"Ada sebuah anggapan, siapa yang ingin beruntung maka harus tidur di bawah patung Toapekong..."
Anggapan tersebut merupakan kepercayaan yang beredar di daerah Belitong dan sudah mengakar kuat sejak dahulu kala, pertanyaannya kenapa harus Dewa Toapekong? Toapekong merupakan sosok dewa dalam kepercayaan masyarakat Tionghoa, terutama di Indonesia. Beliau dianggap sebagai pelindung, pembawa rezeki, dan keberuntungan.
Dalam eksistensinya, Toapekong dipuja dalam upacara atau perayaan tertentu kerap kali digambarkan dengan simbol -- simbol kekayaan serta kemakmuran. Dalam konteks budaya Belitong, Toapokong juga sering dikaitkan dengan aktivitas nelayan serta pertambangan.
Masih di daerah Sijuk tim Litbang menyambangi sebuah Kelenteng yang berusia 2 abad lebih, masih dengan gaya arsitektur sama namun terdapat beberapa penambahan sesuai fungsinya sebagai tempat peribadatan. Menjelang sore cuaca cukup bersahabat dengan angin sepoy-sepoy menerbangkan anak rambut, seiring dengan langkah yang mengekor dibelakang jemaat. Riuh rendah aktivitas yang ditimbulkan dari para pekerja yang membangun gerbang. Juga obrolan para jemaat sebelum melakukan sembahyang pada sore hari.

> **TUGAS YANG DIKERJAKAN**:
1 – Menurut bacaan tentang Toapekong, mengapa orang yang ingin beruntung harus tidur di bawah patung Toapekong? Jawablah dalam satu sampai tiga kalimat.
2 – Tentukan apakah setiap pernyataan berikut sesuai dengan bacaan tentang Toapekong. Jawab ya atau tidak, lalu kutip kata-kata bacaan yang menjadi penentunya.
(a) Kelenteng yang dikunjungi tim Litbang di Sijuk berusia lebih dari dua abad.
(b) Dalam budaya Belitong, Toapekong sering dikaitkan dengan kegiatan pertanian.
(c) Cuaca menjelang sore saat kunjungan ke kelenteng sedang buruk.
3 – Cetaklah bagian bacaan tentang Toapekong yang dimulai dengan "Dalam eksistensinya, Toapekong" dan berlanjut sampai "nelayan serta pertambangan.".
Baris-baris data di bawah ini adalah bahan tersendiri yang terpisah dari bacaan tentang Toapekong.

> **ENTRI YANG DIBERIKAN**:
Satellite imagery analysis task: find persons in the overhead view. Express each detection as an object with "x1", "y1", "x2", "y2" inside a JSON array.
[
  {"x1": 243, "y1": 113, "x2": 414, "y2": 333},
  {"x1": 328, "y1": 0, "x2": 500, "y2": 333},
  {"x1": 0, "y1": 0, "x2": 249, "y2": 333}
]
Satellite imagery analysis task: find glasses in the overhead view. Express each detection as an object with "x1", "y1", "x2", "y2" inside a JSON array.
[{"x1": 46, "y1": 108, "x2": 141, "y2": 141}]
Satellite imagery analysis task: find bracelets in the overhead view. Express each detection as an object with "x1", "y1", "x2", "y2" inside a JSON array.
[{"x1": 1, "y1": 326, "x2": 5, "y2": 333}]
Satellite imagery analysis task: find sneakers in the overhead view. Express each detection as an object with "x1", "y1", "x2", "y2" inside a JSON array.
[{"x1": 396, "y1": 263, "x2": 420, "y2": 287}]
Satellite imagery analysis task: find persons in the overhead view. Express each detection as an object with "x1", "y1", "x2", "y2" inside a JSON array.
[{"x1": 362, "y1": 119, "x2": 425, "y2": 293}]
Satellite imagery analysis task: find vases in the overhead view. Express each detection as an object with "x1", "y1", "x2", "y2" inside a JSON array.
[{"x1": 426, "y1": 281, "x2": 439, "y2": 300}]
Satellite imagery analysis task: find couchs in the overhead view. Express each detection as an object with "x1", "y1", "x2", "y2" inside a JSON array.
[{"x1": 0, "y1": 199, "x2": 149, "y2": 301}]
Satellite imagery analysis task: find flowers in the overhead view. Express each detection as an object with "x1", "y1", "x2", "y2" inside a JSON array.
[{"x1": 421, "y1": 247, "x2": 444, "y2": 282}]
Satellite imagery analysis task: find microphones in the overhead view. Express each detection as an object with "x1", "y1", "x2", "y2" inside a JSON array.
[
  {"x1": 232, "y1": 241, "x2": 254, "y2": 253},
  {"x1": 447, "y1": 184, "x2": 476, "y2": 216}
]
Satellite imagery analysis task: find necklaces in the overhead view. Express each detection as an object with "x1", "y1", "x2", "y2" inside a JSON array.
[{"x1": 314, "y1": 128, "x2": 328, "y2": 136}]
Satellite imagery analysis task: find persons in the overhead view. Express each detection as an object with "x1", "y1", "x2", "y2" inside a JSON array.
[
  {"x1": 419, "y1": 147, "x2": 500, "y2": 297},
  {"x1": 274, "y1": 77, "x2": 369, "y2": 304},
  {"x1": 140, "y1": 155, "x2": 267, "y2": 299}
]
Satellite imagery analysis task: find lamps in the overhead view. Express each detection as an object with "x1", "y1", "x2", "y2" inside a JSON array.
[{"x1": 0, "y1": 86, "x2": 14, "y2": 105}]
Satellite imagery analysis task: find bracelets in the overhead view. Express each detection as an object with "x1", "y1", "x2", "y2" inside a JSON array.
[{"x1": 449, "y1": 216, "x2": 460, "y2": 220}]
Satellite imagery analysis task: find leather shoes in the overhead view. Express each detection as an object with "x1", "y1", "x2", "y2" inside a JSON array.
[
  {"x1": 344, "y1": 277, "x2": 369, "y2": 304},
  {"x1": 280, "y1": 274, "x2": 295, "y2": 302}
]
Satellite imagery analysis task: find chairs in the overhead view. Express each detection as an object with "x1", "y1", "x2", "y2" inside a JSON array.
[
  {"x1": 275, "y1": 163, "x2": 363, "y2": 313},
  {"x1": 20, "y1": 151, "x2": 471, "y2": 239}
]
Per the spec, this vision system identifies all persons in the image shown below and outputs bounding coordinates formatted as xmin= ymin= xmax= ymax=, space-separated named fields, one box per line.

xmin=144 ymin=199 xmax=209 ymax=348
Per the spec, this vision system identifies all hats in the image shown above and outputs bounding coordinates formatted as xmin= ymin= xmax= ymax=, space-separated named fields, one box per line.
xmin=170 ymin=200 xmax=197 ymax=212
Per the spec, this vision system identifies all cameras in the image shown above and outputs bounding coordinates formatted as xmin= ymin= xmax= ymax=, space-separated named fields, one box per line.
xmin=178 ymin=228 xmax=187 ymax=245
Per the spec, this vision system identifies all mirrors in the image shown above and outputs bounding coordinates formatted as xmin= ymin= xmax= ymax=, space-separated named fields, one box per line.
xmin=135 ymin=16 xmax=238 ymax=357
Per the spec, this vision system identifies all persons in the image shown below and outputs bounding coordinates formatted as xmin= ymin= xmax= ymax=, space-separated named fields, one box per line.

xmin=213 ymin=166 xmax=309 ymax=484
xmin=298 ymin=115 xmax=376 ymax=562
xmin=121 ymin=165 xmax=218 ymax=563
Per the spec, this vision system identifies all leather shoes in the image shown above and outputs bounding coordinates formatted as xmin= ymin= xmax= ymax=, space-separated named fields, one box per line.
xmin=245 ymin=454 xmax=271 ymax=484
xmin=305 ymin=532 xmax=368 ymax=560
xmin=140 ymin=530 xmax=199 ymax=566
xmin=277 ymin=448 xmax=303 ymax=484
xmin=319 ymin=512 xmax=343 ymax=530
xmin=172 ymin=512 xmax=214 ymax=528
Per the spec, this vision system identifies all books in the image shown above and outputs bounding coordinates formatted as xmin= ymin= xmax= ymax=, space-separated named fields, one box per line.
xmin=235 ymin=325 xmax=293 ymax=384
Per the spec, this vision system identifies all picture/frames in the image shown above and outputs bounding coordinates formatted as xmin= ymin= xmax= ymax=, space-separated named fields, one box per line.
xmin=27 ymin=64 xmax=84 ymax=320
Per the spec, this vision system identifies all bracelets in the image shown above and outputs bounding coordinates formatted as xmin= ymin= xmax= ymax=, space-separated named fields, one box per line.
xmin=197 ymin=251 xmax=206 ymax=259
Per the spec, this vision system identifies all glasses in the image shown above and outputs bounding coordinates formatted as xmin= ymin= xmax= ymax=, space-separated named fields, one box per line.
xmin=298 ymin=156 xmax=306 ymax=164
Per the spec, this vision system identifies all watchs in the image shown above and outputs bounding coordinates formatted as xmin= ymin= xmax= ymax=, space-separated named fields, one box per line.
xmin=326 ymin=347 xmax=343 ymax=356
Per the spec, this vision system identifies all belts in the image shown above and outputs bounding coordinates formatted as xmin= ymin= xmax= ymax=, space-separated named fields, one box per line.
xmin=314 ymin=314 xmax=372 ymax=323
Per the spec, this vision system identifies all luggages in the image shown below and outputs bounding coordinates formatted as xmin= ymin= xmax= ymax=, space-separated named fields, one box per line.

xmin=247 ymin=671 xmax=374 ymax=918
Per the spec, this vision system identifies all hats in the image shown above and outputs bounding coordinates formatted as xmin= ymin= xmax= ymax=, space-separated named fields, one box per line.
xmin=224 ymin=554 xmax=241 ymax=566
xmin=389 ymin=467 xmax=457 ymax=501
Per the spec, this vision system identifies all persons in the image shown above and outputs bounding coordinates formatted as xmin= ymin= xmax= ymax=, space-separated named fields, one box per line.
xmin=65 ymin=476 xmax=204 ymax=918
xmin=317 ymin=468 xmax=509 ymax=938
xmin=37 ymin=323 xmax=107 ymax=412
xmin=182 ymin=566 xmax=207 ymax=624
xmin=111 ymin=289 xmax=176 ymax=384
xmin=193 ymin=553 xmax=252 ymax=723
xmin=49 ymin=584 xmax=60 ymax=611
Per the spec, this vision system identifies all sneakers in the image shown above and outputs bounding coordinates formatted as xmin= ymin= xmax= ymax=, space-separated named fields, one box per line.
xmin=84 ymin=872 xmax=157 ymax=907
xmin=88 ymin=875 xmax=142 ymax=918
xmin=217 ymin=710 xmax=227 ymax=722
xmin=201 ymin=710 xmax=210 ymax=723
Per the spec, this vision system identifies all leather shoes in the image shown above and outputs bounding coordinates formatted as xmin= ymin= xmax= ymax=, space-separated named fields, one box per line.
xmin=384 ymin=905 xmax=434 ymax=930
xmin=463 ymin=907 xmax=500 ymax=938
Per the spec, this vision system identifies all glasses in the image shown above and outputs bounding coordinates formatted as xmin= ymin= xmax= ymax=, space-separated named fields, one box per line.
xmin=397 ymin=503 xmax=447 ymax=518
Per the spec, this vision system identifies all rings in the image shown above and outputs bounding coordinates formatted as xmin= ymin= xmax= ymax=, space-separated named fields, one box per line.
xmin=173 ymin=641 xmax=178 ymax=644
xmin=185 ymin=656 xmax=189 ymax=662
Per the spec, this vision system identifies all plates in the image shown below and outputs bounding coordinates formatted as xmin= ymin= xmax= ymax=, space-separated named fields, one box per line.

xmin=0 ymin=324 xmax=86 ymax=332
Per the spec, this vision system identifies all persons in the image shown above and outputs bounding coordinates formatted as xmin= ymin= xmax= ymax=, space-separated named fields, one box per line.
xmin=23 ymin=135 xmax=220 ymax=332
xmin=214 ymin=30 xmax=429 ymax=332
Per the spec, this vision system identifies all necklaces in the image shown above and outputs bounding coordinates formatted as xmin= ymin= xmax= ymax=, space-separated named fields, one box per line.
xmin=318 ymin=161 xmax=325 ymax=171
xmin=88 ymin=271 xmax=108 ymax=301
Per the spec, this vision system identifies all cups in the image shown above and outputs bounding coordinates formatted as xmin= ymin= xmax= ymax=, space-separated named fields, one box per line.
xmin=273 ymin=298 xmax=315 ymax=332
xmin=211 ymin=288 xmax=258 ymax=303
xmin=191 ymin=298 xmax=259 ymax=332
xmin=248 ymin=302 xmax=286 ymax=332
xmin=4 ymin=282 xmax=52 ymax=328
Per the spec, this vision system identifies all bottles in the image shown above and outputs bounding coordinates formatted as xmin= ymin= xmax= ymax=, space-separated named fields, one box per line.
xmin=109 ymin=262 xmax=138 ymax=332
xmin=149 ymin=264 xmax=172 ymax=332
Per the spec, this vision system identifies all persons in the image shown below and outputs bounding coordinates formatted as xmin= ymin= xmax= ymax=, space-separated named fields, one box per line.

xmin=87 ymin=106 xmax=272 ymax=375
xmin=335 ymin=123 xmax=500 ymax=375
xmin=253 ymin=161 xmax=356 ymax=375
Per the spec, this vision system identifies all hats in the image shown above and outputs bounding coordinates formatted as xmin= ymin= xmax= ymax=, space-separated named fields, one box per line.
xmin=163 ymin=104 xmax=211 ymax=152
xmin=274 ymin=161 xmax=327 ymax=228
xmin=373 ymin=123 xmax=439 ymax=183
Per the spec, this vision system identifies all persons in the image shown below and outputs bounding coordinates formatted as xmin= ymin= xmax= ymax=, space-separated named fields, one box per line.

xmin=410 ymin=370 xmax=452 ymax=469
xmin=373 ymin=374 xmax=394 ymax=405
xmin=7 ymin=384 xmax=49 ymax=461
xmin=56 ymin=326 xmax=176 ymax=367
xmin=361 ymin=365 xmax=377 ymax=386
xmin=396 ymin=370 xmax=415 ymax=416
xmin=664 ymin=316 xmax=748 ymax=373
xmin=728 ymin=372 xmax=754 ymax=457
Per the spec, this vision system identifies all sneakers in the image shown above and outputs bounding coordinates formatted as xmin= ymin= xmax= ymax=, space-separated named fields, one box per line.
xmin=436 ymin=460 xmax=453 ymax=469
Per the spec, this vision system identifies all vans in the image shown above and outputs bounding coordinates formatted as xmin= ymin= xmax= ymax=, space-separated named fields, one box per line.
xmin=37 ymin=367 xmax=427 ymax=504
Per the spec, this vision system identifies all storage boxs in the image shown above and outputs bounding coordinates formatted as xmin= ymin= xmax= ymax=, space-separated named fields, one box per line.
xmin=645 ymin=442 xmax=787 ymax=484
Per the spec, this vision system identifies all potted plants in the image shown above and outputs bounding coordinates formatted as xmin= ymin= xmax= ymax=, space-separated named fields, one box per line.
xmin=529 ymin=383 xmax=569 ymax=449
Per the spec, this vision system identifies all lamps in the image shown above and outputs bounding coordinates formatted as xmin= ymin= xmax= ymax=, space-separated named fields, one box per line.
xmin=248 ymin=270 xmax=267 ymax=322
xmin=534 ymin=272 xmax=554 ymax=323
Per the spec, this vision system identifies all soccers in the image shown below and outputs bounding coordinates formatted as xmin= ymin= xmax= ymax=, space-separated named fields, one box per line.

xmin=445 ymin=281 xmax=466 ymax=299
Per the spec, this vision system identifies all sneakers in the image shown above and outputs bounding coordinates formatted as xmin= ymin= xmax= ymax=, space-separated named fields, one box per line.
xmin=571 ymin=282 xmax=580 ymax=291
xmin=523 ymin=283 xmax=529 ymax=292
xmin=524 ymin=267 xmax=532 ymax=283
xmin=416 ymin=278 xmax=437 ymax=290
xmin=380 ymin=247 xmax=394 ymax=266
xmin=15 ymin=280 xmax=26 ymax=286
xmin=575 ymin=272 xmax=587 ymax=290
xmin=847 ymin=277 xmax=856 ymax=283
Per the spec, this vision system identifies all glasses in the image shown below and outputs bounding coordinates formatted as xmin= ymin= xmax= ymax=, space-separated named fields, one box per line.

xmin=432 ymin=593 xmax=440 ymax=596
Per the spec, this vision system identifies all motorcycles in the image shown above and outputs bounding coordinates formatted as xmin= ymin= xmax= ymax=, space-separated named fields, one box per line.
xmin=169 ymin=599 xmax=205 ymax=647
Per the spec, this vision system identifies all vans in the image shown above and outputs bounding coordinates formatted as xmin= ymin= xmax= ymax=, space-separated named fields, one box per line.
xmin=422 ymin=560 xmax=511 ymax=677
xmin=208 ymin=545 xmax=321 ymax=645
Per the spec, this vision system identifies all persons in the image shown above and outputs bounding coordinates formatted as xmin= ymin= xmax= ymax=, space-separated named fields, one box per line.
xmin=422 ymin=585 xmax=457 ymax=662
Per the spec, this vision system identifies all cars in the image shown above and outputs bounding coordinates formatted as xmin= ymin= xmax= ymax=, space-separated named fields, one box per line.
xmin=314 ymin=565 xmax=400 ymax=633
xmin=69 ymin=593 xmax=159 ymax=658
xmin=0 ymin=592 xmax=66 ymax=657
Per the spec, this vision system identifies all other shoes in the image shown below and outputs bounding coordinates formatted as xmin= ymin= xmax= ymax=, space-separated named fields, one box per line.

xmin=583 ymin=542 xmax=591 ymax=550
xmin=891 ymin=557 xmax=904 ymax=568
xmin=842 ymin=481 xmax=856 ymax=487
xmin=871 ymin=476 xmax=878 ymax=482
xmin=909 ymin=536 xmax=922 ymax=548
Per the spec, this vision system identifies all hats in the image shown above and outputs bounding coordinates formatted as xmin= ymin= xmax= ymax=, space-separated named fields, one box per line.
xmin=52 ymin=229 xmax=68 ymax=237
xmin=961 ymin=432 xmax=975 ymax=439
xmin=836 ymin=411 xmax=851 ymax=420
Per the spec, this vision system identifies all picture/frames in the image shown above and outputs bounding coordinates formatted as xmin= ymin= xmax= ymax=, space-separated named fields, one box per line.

> **JAWABAN PER TUGAS**:
1 – Toapekong merupakan sosok dewa dalam kepercayaan masyarakat Tionghoa, terutama di Indonesia. Beliau dianggap sebagai pelindung, pembawa rezeki, dan keberuntungan.

2 –
(a) Ya: "sebuah Kelenteng yang berusia 2 abad lebih".
(b) Tidak: "sering dikaitkan dengan aktivitas nelayan serta pertambangan".
(c) Tidak: "Menjelang sore cuaca cukup bersahabat".

3 –
Dalam eksistensinya, Toapekong dipuja dalam upacara atau perayaan tertentu kerap kali digambarkan dengan simbol -- simbol kekayaan serta kemakmuran. Dalam konteks budaya Belitong, Toapokong juga sering dikaitkan dengan aktivitas nelayan serta pertambangan.